Melissa Yi, also known as Dr. Melissa Yuan-Innes, studied emergency medicine at McGill University in Montreal. She was so shocked by the patients crammed into the waiting area, and the examining rooms without running water, that she began to contemplate murder. And so she created Dr. Hope Sze, the resident who could save lives and fight crime. She appeared on CBC Radio’s Ontario Morning and recently had so many print interviews that an addiction services counsellor said, “I see you in the newspaper more often than I see you in the emergency room.”
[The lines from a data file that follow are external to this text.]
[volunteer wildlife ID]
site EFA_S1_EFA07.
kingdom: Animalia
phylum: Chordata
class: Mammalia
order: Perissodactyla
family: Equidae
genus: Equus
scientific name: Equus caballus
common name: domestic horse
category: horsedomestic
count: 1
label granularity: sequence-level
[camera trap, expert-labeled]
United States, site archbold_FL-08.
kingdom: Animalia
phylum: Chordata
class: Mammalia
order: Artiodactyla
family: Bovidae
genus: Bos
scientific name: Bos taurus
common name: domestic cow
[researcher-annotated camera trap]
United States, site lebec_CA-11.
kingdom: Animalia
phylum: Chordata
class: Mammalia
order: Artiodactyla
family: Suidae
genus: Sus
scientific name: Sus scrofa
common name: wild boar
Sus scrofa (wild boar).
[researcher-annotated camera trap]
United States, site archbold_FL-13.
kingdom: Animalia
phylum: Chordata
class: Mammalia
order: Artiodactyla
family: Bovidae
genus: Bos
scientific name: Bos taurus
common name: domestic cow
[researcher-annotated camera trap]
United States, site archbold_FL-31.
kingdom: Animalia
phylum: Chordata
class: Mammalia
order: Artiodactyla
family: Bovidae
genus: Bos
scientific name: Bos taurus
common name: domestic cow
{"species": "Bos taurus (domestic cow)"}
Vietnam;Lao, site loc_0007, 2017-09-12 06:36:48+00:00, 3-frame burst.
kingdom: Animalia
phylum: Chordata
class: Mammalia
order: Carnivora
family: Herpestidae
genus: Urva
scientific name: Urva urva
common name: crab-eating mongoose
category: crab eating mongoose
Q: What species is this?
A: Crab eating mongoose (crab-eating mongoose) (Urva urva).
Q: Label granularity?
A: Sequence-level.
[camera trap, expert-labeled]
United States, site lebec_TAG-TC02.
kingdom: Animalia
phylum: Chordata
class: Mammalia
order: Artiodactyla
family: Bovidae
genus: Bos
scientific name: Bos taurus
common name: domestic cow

Dr. Melissa Yuan-Innes applied to medical school mostly because she wanted to save lives, but also because she’s nosy. Medicine is a fascinating and frustrating window into other people’s lives. She shares her sometimes painful, occasionally hilarious stories in The Medical Post, Chicken Soup for the Soul, and in her essay collections The Most Unfeeling Doctor in the World, FIfty Shades of Grey’s Anatomy, and Broken Bones.
As Melissa Yuan, she writes children’s and middle-grade books for ages ranging from kindergarten through middle-school.
Doctor-wise, Melissa has worked as far north as Ivujivik, Quebec also the northernmost village in a Canadian province. Nowadays she stays closer to home, running codes in Eastern Ontario. She’s cheerfully married to her high school sweetheart, with two loud and loveable children and a Rottweiler shepherd. She loves stories, yoga, blading, sustainable fashion, laughter, intelligence, and random craziness.